Angeregt wird, die Körperverletzung mittels eines Messers zu einem Verbrechen hochzustufen und damit eine Mindeststrafe von einem Jahr Freiheitsstrafe für solche Angriffe vorzusehen. Auch sei zu überlegen, ob der Messereinsatz auch bei dem abstrakten Gefährdungsdelikt des § 231 StGB, der Beteiligung an einer Schlägerei, berücksichtigt werden könnte. Das dürfte den Anwendungsbereich der Norm erheblich erweitern.
Am Freitag wird der Bundesrat über ein Messerverbot im öffentlichen Raum, wie etwa in Fußgängerzonen, Einkaufszentren und öffentlichen Verkehrsmittel beraten. Auch bisher ist es den Kommunen schon begrenzt möglich, Waffenverbotszonen einzurichten. Besonders unklar scheint noch, wie und wo die Polizei dann von einem ausgeweiteten Durchsuchungsrecht Gebrauch machen darf, um ein Verbot durchzusetzen.
Anwälte auch für Länder teurer geworden
Auch die Erhöhung der Rechtsanwaltsvergütung nach dem Rechtsanwaltsvergütungsgesetz (RVG) beschäftigt die Justizminister. 2013 beschloss der Bundestag mit dem 2. Kostenrechtsmodernisierungsgesetz eine Anhebung der Gebühren. Durch die Erhöhung geraten die Justizhaushalte der Länder unter Druck, wie ein Landesvorschlag ausführt. Die ebenfalls 2013 angehobenen Gerichtsgebühren würden nicht ausreichen, um die Mehrausgaben nach dem RVG auszugleichen. Beim Treffen der Justizminister 2018 in Eisenach hatte die JuMiKo einer Länderarbeitsgruppe den Auftrag erteilt, die Kostensituation zu untersuchen.
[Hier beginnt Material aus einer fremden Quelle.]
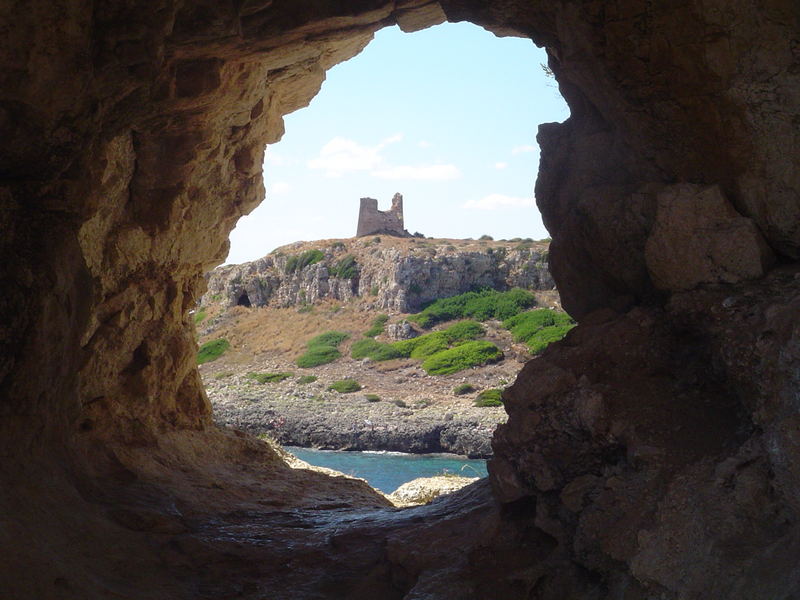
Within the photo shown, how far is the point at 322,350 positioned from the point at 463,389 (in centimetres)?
1341

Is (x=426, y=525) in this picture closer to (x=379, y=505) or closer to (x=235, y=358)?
(x=379, y=505)

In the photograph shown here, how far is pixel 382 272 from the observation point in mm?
57156

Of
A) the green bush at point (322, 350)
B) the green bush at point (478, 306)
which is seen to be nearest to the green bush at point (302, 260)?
the green bush at point (322, 350)

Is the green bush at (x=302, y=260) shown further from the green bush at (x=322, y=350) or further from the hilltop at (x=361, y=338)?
the green bush at (x=322, y=350)

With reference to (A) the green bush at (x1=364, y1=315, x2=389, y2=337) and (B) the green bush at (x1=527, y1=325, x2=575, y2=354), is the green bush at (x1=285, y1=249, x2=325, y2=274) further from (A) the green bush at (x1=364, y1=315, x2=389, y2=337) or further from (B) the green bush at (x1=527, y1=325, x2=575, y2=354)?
(B) the green bush at (x1=527, y1=325, x2=575, y2=354)

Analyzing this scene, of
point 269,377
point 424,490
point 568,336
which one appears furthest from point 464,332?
point 568,336

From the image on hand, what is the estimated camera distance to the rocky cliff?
55.3 meters

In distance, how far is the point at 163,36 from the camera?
648 cm

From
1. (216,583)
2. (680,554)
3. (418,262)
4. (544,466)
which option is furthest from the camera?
(418,262)

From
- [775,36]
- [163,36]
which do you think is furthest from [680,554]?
[163,36]

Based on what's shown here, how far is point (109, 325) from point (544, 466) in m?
5.65

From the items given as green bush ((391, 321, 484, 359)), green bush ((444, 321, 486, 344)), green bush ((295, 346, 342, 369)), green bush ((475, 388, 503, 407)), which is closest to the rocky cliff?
green bush ((391, 321, 484, 359))

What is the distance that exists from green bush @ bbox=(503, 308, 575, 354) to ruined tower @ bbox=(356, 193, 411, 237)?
19.7 metres

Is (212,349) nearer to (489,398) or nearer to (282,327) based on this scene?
(282,327)
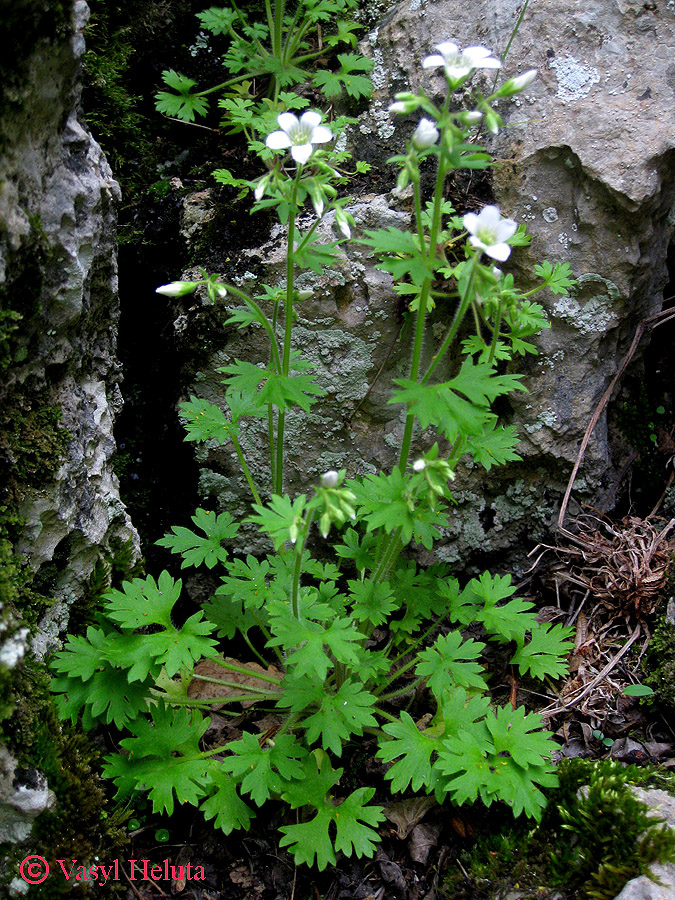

Alternativen zur Ersatzhaft?
In Travemünde wird eine Länder-Arbeitsgruppe ihre Ergebnisse zu einer "Prüfung alternativer Sanktionsmöglichkeiten" vorstellen. Insbesondere geht es dabei um die Vermeidung von Ersatzfreiheitsstrafen nach § 43 StGB, er sieht für uneinbringliche Geldstrafen eine Freiheitsstrafe vor. Bei der Umrechnung entspricht ein Tagessatz einem Tag Freiheitsstrafe.
Die von NRW und Brandenburg geführte Arbeitsgruppe hat sich kritisch mit den Umständen der Ersatzfreiheitsstrafe beschäftigt, etwa auch mit den Fragen, wen sie warum trifft, dazu hat sie auch Armutsgefahr und Überschuldungssituationen untersucht. Der Vorschlag regt an, kurze Haftstrafen zu vermeiden und die Ersatzfreiheitstrafe stärker als Surrogat zur Geldstrafe zu sehen und gegenüber der Freiheitsstrafe abzugrenzen.
Was die JuMiKo noch beschäftigen wird: 5G, Hasskriminalität, Legal Tech
Ein Vorschlag aus Bayern warnt davor, dass die 5G-Mobilfunktechnologie für Schwierigkeiten bei der Ermittlungsarbeit sorgen könnte. Die neue Technologie soll nicht nur eine schnellere Datenübertragung möglich machen, sondern auch generell verschlüsselt ablaufen. Das hätte Konsequenzen für die Telekommunikationsüberwachung (TKÜ), die dann nur noch als Quellen-TKÜ erfolgreich sein dürfe, wie der Vorschlag ausführt. Auch der Einsatz von sog. IMSI-Catchern zur Standortermittlung eines Mobiltelefons werde erschwert. Der Vorschlag plädiert deshalb dafür, dass die Justizminister sich für entsprechende Änderungen etwa in der StPO aussprechen.
Außerdem werden sich die Justizminister auch noch mit den Herausforderungen von Legal Tech für die Justiz, dem Bericht einer Arbeitsgruppe zu Fake News und einer Änderung des Bedrohungstatbestandes nach § 241 StGB, um verstärkt gegen Hasskriminalität vorgehen zu können, beschäftigen. Auf der Tagesordnung steht auch die Diskussion darüber, wie deutsche Gerichte als Justizstandort für Wirtschaftsstreitigkeiten gestärkt werden können. Nicht zuletzt soll es auch um das geplante Forum Recht in Karlsruhe gehen.